→ Instrução da tarefa 1: No texto sobre a resolução do Conselho Nacional do Ministério Público, qual é o novo valor do teto dos membros dos MPs estaduais que acumulam funções?
→ Instrução da tarefa 2: Dê continuidade ao texto sobre a resolução do Conselho Nacional do Ministério Público a partir do ponto em que ele termina.

→ Texto de estudo:
Já está em cheque no Supremo Tribunal Federal, a resolução aprovada nesta segunda-feira (4/12) pelo Conselho Nacional do Ministério Público, que aumenta o teto dos membros dos MPs estaduais, que acumulam funções, de R$ 22,1 mil para R$ 24,5 mil. Como já havia prometido na ocasião, o procurador-geral da República, Fernando Antonio de Souza encaminhou nesta quarta-feira (6/12) ao STF, ação direta de inconstitucionalidade questionando a nova resolução.

Para o procurador-geral, a resolução da forma como está admite que o sistema federativo seja subvertido, transformando regimes jurídicos individualizados em campos uniformes, todos com enfoque num único ponto: os subsídios dos ministros do Supremo Tribunal. Antonio Fernando Souza argumenta, ainda, que a nova regra, além de exceder as diretrizes constitucionais, ignora as realidades financeiras e orçamentárias locais dos estados.

→ Os dados:
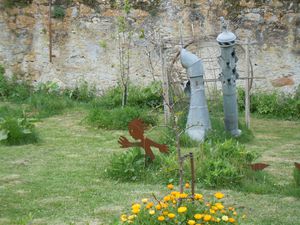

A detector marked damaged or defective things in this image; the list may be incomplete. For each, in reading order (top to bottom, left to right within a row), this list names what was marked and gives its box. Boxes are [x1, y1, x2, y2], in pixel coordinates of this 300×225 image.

rusty metal cutout figure [118, 118, 169, 161]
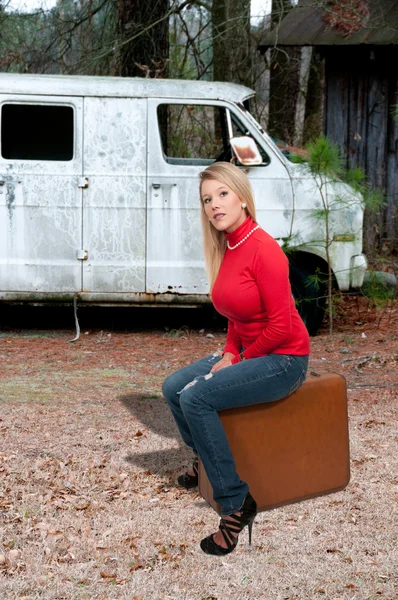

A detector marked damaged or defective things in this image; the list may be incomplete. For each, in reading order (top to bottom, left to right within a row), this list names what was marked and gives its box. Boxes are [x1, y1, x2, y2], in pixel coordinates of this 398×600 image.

rusty white van [0, 73, 366, 336]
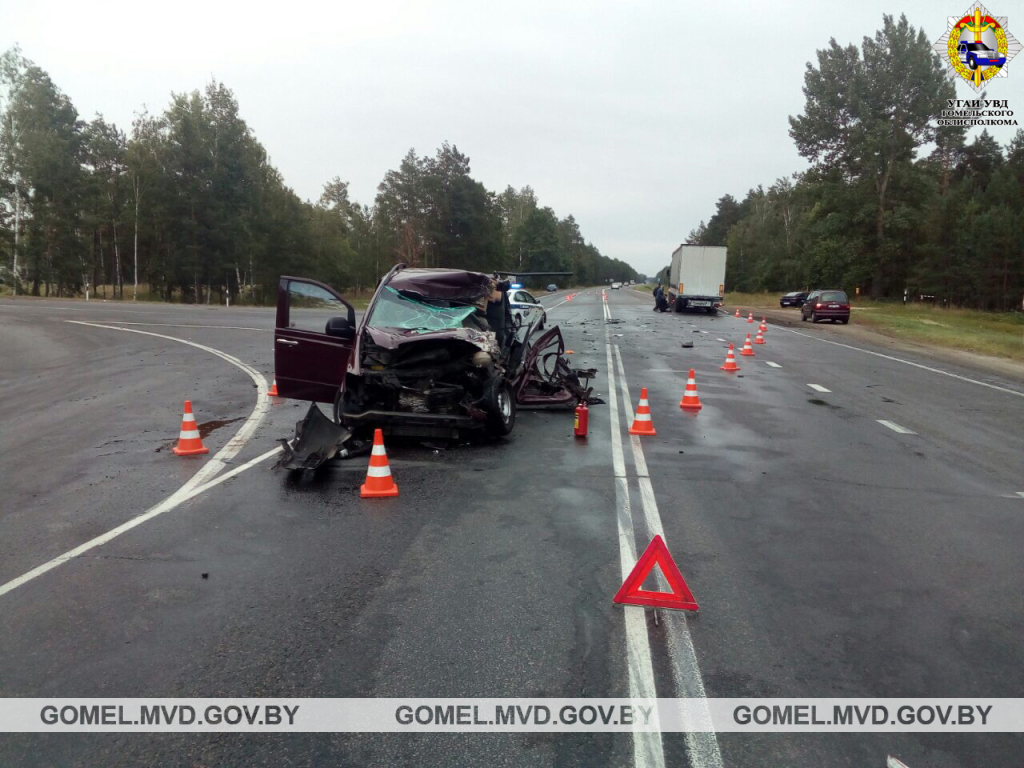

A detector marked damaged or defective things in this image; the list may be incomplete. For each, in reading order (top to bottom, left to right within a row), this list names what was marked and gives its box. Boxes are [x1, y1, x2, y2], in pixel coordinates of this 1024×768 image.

shattered windshield [368, 284, 480, 328]
severely damaged car [276, 264, 596, 468]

→ Resposta da tarefa 1: R$ 24,5 mil, acima dos R$ 22,1 mil anteriores.

→ Resposta da tarefa 2:
De acordo com o procurador-geral da República, a resolução editada pelo CNMP distancia a figura do “teto remuneratório” da imagem dos “subsídios” que são, em si, padrão de remuneração compactados, organizados em bloco precisamente para se afastar a prática de laterais composições de vencimentos.

“A remuneração de membros e servidores do Ministério Público se vê lançada num ambiente jurídico conturbado, que admitirá a irrestrita ignorância dos limites propostos na fixação dos subsídios das categorias, a serem ultrapassados por marginal produção de vantagens, acumulações ou incorporações, supostamente alheias à rédeas normativas do artigo 37, inciso XI, da Constituição da República”, afirma o procurador-geral da República.

Com a ação no Supremo o procurador-geral da República afirma que pretende evitar o desgaste desnecessário da instituição, “tão cara aos propósitos da ordem jurídica”, no caso de imediata aplicação das regras da Resolução 15, do CNMP.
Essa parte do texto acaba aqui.